I've seen it many times on my sporadic trips to Sprout, the cutest little flower shop you'd ever hope to see. I never thought to go back, though, until Shivaun was in the area for a small eclectic jewelry shop. I guess the Grand Street/Wythe Ave area really is a great destination for odd shopping.

It turns out to be the perfect spot for brunch. There was no wait, unlike most places near our apartment at noon on a Sunday. The atmosphere was rustic and quaint. We sat in the clear-covered garden area so we could both enjoy the sun and not freeze. AND they were playing Elliott Smith. This is basically my idea of brunch heaven.

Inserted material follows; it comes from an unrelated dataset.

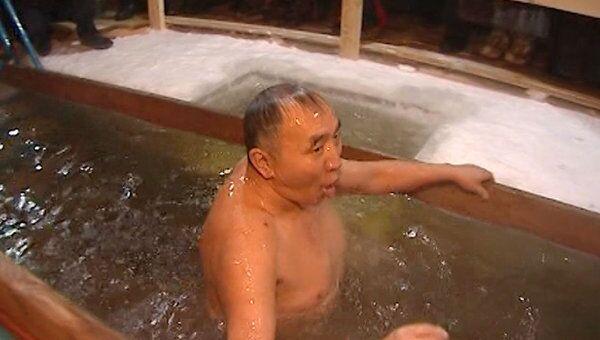 Крещенские купания в Якутии проходят в 35-градусный мороз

The menu had quite a few interesting and unique items. I was intrigued by the fried poached egg option, as I've never had a poached egg prepared any way but regularly poached. It was actually really good, crispy on the outside but not too affected on the inside. In came sitting atop smoky prosciutto and a small mound of soft polenta. The flavors and textures played really well together, but it was not enough food for a hungry person such as myself.


So that's why I ended up eating a lot of Shivaun's frittata. Sorry Shivaun. (How did this blog become such a forum for apologies?) It was baked with goat cheese, zuchiniand a few other goodies. I thought the goat cheese was a really great touch, as I've found that frittatas tend to blandify when they're baked. Goat cheese to the rescue!


Rob took the fancy route and ordered the L' Anatra -- duck confit & bacon hash with organic poached egg & baby spinach. Great combination of flavors and one of the more fun brunch items I've seen in awhile. Unfortunately, he didn't get much of a portion either. But that's really the only negative thing I can say about Aurora's brunch. Well, that and no credit cards. What's with all the cash-only places recently? Since when is cash king again?? I demand to know.

I was so enchanted by brunch that I dragged Rob out to Aurora for dinner a few days later. It was good, but not as impressive as I had hoped. I guess the place is aptly named, then, since Aurora is the Roman goddess of the dawn. In my eyes, she is the Brooklyn goddess of the poached egg.

The appetizers were definitely the strongest points of the meal. The ricotta tart was simple and rustic, with the outer layer of dough gently folded over the cheese. Pork belly with seared scallop and beans were also really good. I love these items together, despite the fact that they are not a very original threesome. The fresh flavors and soft textures do a great job piquing your appetite.

The entrees, on the other hand, were a little weak. The pasta was obviously fresh, but both our dishes were a little tasteless. I was expecting anything but bland when I ordered the chestnut flavored, roughly cut pasta with braised beef short rib ragu. I did not detect any chestnut flavor, and while the short rib had a great consistency, it was definitely missing something. Rob felt the same away about his dinner, spaghetti with clams and tomatoes. Maybe they were a little too lighthanded with the salt that evening?



Dessert was an apple tart with caramel and vanilla ice cream. It was a nice way to end the meal.
Well, despite dinner being sort of a disappointment, this place has its redeeming factors. Brunch, for instance. Appetizers. A really great wine list and a pretty authentic rustic vibe. Can't you just feel the warmth by looking at this terribly lit iPhone pic?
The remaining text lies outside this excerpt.